(FRAGMENTO DEL DOCUMENTO):
Marta Altolaguirre L.
Es indiscutible el impacto de las relaciones entre Guatemala y, en general, toda Centro América con los Estados Unidos. Ciertamente, los países del Istmo tenemos mucho en común pero también hay diferencias históricas y culturales que deben considerarse.
En cuanto a Guatemala, no debe ignorarse la trágica consecuencia de los 36 años de enfrentamiento armado, con la serie de efectos nefastos para el desarrollo de un país, debido a la extensa temporalidad en la que sufrió la destrucción de vidas y bienes.
Paralelamente, debe considerarse que en aquellas décadas el gasto público se centró en la defensa del Estado, —formalmente democrático— para impedir el establecimiento de otra dictadura, esta vez de corte comunista, más feroz y represiva que las ya vividas, aun cuando los gobernantes de esos años irrespetaban la ley y los derechos del ciudadano común.
El requerimiento de recursos extraordinarios fue ineludible para combatir a la guerrilla, y evitar que por la vía de las armas se anulara la aspiración democrática que ya se generalizaba en el país.
A casi dos décadas de finalizar formalmente el conflicto interno, con la firma de los Acuerdos de Paz, estamos pagando el precio de aquel debilitamiento provocado por las más de tres décadas de enfrentamiento armado, que dejó claramente estancado el proceso evolutivo tanto en el ámbito político como en el económico. Por contraste, los países que no fueron afectados por los intentos violentos hacia la toma del poder lograron avances graduales, unos más y otros menos, dependiendo del acierto o desacierto de los gobernantes que, mediante procesos democráticos, ocuparon el poder.
En Centroamérica, en el marco del Triángulo norte, Guatemala fue la más afectada por los 36 años de conflicto. El Salvador pasó una dura crisis que, sin embargo, se resolvió luego de 12 años de guerra civil. Honduras se libró de esa guerra interna.
Pero el desgaste de tantos años de conflicto, con el predominio de la mediocridad de los gobernantes, ha contribuido al debilitamiento institucional, fomentado el surgimiento y la penetración de la delincuencia organizada, incrementando la inseguridad, los índices de violencia, la pobreza y el deterioro institucional.

(ACTIVIDAD 1): Según el fragmento sobre Guatemala, ¿cuántos años duró la guerra civil en El Salvador?
(ACTIVIDAD 2): Vuelve a escribir la parte del fragmento sobre Guatemala que empieza en "Pero el desgaste" y termina en "el deterioro institucional.", sustituyendo "la pobreza" por "la desigualdad".
(ACTIVIDAD 3): Convierte en una lista breve el párrafo del fragmento sobre Guatemala que comienza con "En Centroamérica, en el marco del Triángulo norte", sin perder sus datos principales.

(DATOS PARA ANALIZAR):
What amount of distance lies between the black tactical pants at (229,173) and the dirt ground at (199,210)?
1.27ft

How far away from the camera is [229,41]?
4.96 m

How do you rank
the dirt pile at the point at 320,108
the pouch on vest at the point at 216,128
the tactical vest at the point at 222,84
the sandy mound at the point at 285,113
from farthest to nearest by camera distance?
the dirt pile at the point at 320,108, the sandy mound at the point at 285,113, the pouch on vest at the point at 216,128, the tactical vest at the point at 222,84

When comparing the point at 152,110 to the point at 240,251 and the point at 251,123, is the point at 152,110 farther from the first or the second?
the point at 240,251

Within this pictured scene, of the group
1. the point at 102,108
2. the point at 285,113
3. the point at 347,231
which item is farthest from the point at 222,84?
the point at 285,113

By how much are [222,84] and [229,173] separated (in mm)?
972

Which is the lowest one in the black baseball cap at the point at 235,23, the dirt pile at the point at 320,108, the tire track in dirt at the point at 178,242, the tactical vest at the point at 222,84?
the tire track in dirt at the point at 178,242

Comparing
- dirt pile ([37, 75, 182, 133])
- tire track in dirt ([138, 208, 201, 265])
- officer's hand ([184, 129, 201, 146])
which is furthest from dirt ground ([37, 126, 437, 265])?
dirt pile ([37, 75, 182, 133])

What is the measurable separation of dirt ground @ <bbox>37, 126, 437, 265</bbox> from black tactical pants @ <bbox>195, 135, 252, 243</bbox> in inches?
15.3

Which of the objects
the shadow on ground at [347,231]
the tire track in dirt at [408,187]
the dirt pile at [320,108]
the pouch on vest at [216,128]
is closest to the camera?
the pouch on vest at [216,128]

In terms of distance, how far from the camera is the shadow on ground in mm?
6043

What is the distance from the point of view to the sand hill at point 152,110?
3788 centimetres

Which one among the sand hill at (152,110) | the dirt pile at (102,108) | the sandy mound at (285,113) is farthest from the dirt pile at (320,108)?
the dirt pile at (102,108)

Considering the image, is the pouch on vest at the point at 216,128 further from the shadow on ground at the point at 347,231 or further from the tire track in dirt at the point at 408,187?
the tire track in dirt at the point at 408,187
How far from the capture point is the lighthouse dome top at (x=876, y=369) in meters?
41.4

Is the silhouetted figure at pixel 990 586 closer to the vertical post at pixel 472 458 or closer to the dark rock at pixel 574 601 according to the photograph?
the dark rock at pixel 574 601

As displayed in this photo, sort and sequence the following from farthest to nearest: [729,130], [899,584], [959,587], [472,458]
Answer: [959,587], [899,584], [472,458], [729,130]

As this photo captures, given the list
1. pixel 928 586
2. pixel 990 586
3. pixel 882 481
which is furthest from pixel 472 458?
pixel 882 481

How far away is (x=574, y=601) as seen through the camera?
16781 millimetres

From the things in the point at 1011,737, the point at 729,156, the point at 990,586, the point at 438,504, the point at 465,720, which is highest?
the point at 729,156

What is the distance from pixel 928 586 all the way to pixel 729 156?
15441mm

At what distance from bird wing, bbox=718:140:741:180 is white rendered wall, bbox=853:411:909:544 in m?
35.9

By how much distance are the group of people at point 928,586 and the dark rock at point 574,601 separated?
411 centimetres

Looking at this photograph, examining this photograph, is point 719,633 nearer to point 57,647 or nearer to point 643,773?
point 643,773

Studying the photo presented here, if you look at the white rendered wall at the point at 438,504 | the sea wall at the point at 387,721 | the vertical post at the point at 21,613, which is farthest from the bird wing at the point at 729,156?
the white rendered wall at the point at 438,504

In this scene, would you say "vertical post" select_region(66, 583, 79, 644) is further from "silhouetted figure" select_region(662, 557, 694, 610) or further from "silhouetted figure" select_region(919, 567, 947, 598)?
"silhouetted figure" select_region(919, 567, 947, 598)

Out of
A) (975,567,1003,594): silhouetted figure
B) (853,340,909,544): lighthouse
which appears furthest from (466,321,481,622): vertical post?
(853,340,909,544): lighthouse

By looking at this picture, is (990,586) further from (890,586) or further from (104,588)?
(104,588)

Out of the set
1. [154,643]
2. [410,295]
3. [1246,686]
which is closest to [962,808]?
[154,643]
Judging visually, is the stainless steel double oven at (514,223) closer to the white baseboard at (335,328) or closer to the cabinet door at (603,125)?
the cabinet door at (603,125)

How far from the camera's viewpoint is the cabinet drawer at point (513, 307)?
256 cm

(RESPUESTA ESCRITA 1): La guerra civil en El Salvador duró 12 años.

(RESPUESTA ESCRITA 2):
Pero el desgaste de tantos años de conflicto, con el predominio de la mediocridad de los gobernantes, ha contribuido al debilitamiento institucional, fomentado el surgimiento y la penetración de la delincuencia organizada, incrementando la inseguridad, los índices de violencia, la desigualdad y el deterioro institucional.

(RESPUESTA ESCRITA 3):
- Guatemala fue el país del Triángulo norte más afectado, con 36 años de conflicto.
- El Salvador atravesó una dura crisis que se resolvió tras 12 años de guerra civil.
- Honduras se libró de esa guerra interna.